(CONSIGNE DONNÉE 1) Imprimez fidèlement un passage de l'extrait retenu sur les abus dans l'Église : commencez aux mots « Le pape François, dans » et arrêtez-vous après « David comme exemple. ».

(EXTRAIT RETENU)
┏━━

Le pape François, dans son discours aux Cardinaux de la Curie, le 21 décembre 2018, a épinglé une nouvelle fois les abus de pouvoir, les abus de conscience, les abus sexuels, en prenant le roi David comme exemple.
L’Eglise, depuis plusieurs années, œuvre sérieusement pour déraciner le mal des abus qui crie vengeance au Seigneur, au Dieu qui n’oublie pas la souffrance vécue par de nombreux mineurs à cause de clercs et de personnes consacrées : abus de pouvoir, de conscience et sexuels.
En pensant à ce sujet douloureux, m’est venue à l’esprit la figure du roi David – un « oint du Seigneur » (cf. 1Sm 16, 13 – 2Sm11-12). Lui, dont la descendance a engendré l’Enfant divin – appelé aussi “fils de David” –, bien qu’il fût l’élu, le roi et l’oint du Seigneur, a commis un triple péché, c’est à dire en même temps trois graves abus : abus sexuel, de pouvoir et de conscience. Trois abus distincts, mais qui convergent et se superposent.

┗━━

(CONSIGNE DONNÉE 2) Restituez à l'identique les lignes de la liste en partant de la ligne qui contient « What measure of » et en vous arrêtant après la dernière ligne de cette liste. Omettez les images.

(DONNÉES DE L'EXERCICE)
┏━━

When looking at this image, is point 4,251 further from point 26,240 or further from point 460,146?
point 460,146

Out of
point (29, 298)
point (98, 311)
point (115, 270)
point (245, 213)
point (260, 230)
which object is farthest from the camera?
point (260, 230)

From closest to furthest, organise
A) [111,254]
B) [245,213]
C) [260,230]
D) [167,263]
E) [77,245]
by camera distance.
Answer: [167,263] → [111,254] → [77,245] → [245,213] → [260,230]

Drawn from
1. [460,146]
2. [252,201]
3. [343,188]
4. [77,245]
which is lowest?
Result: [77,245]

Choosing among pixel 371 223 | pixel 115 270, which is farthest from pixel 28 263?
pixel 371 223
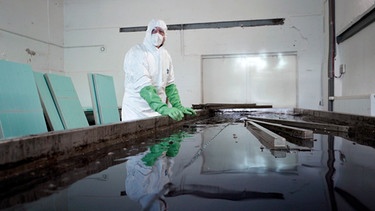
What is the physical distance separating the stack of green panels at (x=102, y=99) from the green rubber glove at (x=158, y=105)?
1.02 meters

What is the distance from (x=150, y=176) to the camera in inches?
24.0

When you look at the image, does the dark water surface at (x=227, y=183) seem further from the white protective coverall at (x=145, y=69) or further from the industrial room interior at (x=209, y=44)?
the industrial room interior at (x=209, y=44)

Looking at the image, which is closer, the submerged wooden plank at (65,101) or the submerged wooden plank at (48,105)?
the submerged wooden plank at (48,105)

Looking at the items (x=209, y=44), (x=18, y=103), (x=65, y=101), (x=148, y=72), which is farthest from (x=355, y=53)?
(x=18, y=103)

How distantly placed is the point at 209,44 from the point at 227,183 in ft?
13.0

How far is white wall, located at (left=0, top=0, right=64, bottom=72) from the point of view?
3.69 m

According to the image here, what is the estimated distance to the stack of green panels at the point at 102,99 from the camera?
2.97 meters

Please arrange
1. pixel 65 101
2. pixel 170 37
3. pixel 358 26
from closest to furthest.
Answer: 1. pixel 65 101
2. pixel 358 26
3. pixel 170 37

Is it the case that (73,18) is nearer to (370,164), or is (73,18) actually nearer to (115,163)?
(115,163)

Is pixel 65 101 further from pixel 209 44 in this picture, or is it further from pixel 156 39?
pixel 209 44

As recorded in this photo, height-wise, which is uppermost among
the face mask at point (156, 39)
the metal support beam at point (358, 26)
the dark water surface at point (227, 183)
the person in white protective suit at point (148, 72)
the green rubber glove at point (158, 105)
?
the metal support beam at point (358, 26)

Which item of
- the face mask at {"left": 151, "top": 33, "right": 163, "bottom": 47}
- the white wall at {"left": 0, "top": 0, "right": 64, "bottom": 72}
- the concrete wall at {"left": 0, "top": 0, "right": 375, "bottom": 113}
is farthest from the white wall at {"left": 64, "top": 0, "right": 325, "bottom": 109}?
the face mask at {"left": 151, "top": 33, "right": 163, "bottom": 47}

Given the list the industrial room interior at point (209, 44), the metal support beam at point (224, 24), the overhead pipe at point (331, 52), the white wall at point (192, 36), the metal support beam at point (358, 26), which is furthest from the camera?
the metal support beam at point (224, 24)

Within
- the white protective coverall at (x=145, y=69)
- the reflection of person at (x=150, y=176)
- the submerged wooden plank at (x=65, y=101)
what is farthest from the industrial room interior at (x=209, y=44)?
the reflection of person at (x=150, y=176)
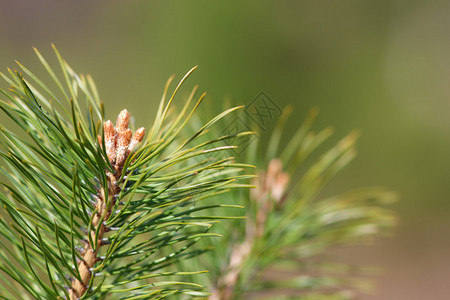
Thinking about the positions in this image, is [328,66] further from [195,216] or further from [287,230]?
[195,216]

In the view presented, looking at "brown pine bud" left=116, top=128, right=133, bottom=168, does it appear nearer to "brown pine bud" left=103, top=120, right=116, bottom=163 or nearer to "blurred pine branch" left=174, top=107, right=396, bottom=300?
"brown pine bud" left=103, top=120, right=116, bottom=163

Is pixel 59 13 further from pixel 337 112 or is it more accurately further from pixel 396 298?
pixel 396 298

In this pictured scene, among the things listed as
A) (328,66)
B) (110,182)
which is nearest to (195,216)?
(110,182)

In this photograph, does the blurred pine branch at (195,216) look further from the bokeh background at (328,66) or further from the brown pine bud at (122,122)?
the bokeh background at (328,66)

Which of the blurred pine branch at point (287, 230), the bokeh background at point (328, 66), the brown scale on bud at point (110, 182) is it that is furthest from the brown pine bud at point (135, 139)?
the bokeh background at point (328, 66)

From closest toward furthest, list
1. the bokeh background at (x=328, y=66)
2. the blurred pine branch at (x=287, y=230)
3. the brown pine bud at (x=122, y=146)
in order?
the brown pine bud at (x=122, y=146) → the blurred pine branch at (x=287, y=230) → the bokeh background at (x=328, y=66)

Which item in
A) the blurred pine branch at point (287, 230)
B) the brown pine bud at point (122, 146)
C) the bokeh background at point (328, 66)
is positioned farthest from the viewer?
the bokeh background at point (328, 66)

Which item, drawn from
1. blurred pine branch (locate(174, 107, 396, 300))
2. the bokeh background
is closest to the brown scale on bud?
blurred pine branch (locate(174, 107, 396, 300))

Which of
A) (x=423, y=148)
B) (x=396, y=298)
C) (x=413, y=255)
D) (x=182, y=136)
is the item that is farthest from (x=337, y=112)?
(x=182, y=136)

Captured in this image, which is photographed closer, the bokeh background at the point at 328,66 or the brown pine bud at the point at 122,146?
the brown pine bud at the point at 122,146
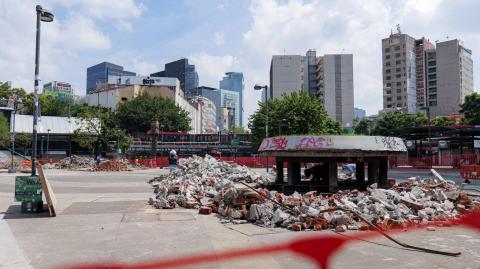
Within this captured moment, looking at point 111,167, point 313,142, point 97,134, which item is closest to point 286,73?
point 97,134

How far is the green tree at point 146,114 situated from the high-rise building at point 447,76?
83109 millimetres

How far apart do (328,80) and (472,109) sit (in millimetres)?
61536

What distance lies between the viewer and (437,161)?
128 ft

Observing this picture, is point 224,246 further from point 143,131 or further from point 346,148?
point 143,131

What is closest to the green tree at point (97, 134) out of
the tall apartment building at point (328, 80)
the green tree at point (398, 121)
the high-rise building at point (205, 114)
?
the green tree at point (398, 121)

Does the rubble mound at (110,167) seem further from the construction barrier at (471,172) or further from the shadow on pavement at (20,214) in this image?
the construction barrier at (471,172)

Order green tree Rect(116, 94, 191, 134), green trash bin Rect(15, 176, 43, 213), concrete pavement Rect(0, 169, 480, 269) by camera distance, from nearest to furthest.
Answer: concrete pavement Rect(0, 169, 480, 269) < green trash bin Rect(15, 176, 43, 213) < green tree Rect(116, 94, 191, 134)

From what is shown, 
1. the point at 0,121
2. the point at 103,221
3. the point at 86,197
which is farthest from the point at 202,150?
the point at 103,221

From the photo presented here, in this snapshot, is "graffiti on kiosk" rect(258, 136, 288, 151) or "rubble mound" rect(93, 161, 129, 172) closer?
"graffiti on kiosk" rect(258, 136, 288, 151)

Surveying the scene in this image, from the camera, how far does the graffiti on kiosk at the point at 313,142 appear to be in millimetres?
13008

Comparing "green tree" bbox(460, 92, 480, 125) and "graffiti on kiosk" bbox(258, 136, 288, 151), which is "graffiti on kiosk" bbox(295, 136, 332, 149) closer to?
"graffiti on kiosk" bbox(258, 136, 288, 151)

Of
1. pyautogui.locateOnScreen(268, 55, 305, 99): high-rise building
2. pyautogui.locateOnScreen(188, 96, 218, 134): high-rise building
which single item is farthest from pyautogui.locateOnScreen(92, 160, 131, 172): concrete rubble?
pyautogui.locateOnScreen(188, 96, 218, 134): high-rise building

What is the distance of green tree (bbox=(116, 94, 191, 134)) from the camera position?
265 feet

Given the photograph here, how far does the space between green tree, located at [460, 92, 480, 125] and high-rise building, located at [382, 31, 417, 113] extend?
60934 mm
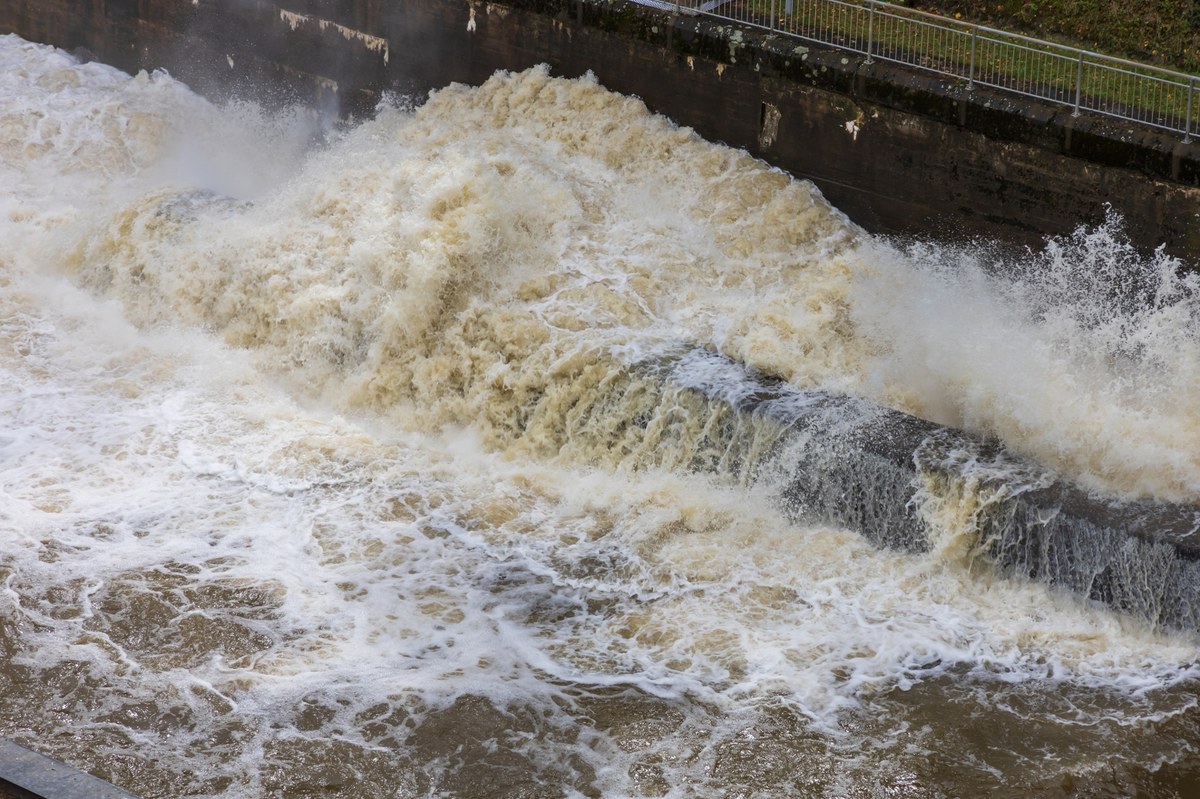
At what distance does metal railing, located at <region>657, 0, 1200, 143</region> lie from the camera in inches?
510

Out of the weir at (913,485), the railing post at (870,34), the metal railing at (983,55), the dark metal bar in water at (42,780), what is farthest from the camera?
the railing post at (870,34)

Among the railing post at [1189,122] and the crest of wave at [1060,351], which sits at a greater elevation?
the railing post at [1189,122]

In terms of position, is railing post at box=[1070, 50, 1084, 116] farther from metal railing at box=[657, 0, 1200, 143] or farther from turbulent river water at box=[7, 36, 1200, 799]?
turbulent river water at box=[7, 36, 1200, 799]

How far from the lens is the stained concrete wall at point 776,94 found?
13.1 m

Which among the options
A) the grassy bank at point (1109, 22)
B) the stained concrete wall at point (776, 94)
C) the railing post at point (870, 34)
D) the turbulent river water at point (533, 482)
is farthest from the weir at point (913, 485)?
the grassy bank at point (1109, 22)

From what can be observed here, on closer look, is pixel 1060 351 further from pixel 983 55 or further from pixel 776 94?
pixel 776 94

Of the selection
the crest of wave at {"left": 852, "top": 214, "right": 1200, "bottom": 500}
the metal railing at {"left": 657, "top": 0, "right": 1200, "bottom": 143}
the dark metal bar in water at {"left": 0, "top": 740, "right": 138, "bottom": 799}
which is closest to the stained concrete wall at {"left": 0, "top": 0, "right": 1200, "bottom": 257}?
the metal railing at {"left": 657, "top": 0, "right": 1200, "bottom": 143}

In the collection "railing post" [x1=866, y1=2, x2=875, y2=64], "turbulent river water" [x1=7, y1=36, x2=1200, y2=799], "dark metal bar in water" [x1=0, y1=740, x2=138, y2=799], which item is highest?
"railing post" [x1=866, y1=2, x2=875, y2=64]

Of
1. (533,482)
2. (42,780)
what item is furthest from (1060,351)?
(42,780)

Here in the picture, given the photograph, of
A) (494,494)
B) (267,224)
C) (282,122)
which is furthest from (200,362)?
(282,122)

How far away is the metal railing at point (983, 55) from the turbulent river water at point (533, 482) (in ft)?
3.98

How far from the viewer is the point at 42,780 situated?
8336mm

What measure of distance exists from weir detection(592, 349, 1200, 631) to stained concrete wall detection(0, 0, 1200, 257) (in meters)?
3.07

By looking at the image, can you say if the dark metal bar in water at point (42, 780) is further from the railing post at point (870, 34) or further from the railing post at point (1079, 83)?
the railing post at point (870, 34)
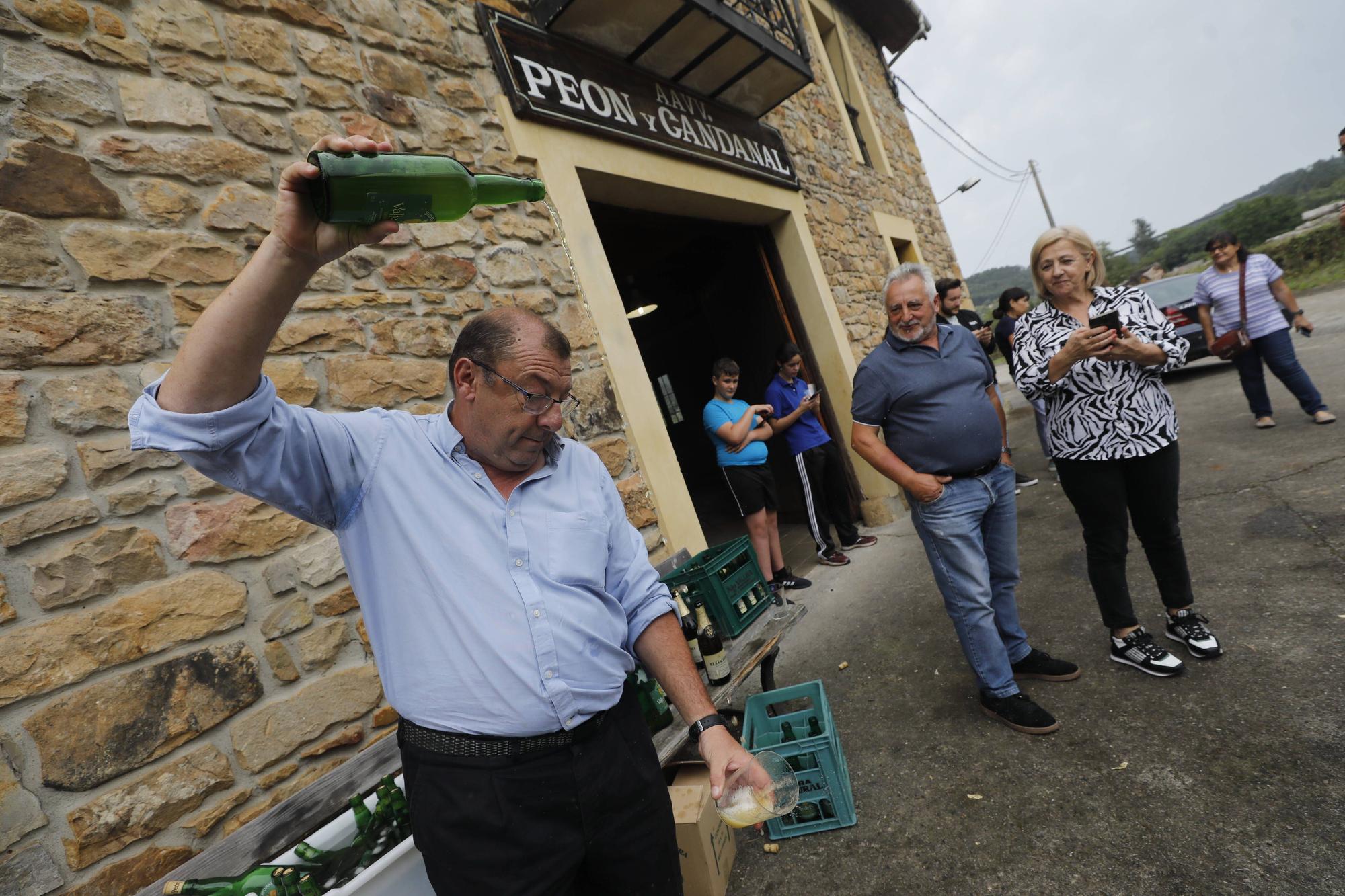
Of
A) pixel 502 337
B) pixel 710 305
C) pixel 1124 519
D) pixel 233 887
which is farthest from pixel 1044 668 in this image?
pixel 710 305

┗━━

(RÉPONSE CORRECTE 1)
Le pape François, dans son discours aux Cardinaux de la Curie, le 21 décembre 2018, a épinglé une nouvelle fois les abus de pouvoir, les abus de conscience, les abus sexuels, en prenant le roi David comme exemple.

(RÉPONSE CORRECTE 2)
What measure of distance exists from weir detection(592, 349, 1200, 631) to stained concrete wall detection(0, 0, 1200, 257) (in meters)?
3.07

By looking at the image, can you say if the dark metal bar in water at point (42, 780) is further from the railing post at point (870, 34) or further from the railing post at point (1079, 83)?
the railing post at point (870, 34)
Of
A) pixel 502 337
B) pixel 710 305
C) pixel 1124 519
D) pixel 233 887
which is farthest from pixel 1044 668 in this image?
pixel 710 305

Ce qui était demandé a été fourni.